Abel Wantner or Wontner (c. 1639–1714) was an antiquary from Gloucester.

==Life==
Wantner, the son of an innkeeper, was born in Gloucester and was made a freeman of the city in 1666. He married Alice Elton, the daughter of a Tetbury doctor, by whom he had 19 children in 17 years. He compiled a collection of heraldic and other antiquarian material relating to the history of Gloucestershire. At the time of the heralds' visitation of Gloucestershire in 1682 and 1683 he was landlord of the White Hart in Minchinhampton, and his encounter with the heralds when they stayed at the inn may have encouraged him to try to get his manuscript published.
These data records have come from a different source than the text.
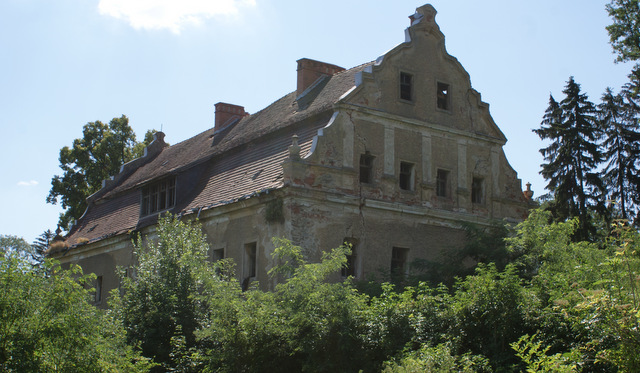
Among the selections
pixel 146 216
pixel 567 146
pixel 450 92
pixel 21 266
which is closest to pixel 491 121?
pixel 450 92

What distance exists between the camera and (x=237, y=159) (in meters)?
27.4

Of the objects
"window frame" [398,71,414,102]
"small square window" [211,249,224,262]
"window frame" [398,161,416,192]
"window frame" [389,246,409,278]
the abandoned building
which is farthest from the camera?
"window frame" [398,71,414,102]

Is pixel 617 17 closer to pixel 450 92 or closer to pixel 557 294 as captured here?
pixel 450 92

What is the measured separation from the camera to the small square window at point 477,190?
2691 centimetres

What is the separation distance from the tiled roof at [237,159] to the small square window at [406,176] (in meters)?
3.11

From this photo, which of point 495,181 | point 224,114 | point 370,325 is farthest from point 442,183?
point 224,114

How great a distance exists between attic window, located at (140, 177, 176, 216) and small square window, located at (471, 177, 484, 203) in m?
10.7

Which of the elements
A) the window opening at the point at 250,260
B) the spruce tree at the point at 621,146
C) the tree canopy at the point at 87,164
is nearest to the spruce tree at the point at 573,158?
the spruce tree at the point at 621,146

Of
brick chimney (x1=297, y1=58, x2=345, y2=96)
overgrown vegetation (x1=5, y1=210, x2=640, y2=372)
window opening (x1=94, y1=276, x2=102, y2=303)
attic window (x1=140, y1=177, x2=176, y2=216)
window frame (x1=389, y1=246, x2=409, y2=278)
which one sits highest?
brick chimney (x1=297, y1=58, x2=345, y2=96)

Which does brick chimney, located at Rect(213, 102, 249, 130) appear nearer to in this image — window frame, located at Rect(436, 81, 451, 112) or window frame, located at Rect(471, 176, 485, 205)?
window frame, located at Rect(436, 81, 451, 112)

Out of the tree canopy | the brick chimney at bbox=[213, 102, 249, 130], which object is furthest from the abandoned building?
the tree canopy

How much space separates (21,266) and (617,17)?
22.3 m

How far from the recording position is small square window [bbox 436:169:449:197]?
25953 millimetres

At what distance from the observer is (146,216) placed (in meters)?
29.5
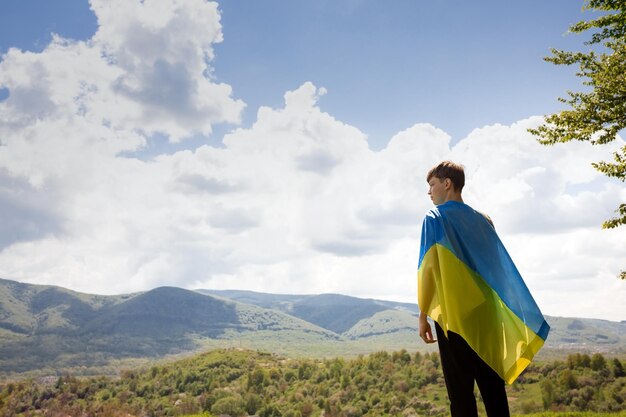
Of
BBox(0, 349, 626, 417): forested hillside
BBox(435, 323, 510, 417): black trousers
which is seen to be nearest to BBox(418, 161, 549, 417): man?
BBox(435, 323, 510, 417): black trousers

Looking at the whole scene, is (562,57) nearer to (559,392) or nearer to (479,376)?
(479,376)

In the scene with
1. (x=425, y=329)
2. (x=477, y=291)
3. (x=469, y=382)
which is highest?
(x=477, y=291)

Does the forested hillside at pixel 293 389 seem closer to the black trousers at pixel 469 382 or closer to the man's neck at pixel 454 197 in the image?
the black trousers at pixel 469 382

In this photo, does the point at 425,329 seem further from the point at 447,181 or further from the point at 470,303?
the point at 447,181

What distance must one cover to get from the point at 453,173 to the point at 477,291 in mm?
1092

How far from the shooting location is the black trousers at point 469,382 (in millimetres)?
3863

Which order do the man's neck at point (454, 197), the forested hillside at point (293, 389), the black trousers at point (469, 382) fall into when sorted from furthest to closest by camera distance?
the forested hillside at point (293, 389) → the man's neck at point (454, 197) → the black trousers at point (469, 382)

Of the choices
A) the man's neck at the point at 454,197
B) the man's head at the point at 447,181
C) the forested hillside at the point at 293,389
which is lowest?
the forested hillside at the point at 293,389

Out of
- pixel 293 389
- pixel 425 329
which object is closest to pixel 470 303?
pixel 425 329

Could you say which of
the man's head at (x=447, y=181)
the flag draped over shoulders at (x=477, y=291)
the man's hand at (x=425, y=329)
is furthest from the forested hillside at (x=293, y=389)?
the man's head at (x=447, y=181)

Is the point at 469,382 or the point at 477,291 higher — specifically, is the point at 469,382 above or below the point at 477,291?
below

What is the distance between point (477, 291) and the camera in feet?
13.2

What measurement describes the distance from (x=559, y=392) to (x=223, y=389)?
8832 cm

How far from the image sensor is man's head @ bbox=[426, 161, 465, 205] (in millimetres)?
4348
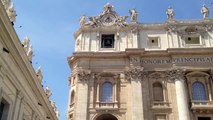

He intended to finance publication through subscription and in 1685 produced a brief prospectus including 126 names of potential subscribers. By 1691 he had returned to Gloucester and become the parish clerk of St John Baptist, Gloucester. He worked on the manuscript throughout his life, but failed to bring it to publication.
The first history of Gloucestershire by Sir Robert Atkyns was published two years before his death.

Wantner's manuscript history of Gloucestershire and a volume of miscellaneous notes, which included a short history of Bristol, were acquired after his death buy Richard Furney and eventually passed to the Bodleian Library in Oxford: MSS Bodl. Top. Gloucs. c.2 (S.C. 27827) & MSS Bodl. Top. Gloucs. c.3 (S.C. 27828). Other manuscripts appear to have been lost. Although his unpublished work was criticized by later historians of Gloucestershire such as Furney and Thomas Fosbroke, that did not prevent them mining it for material.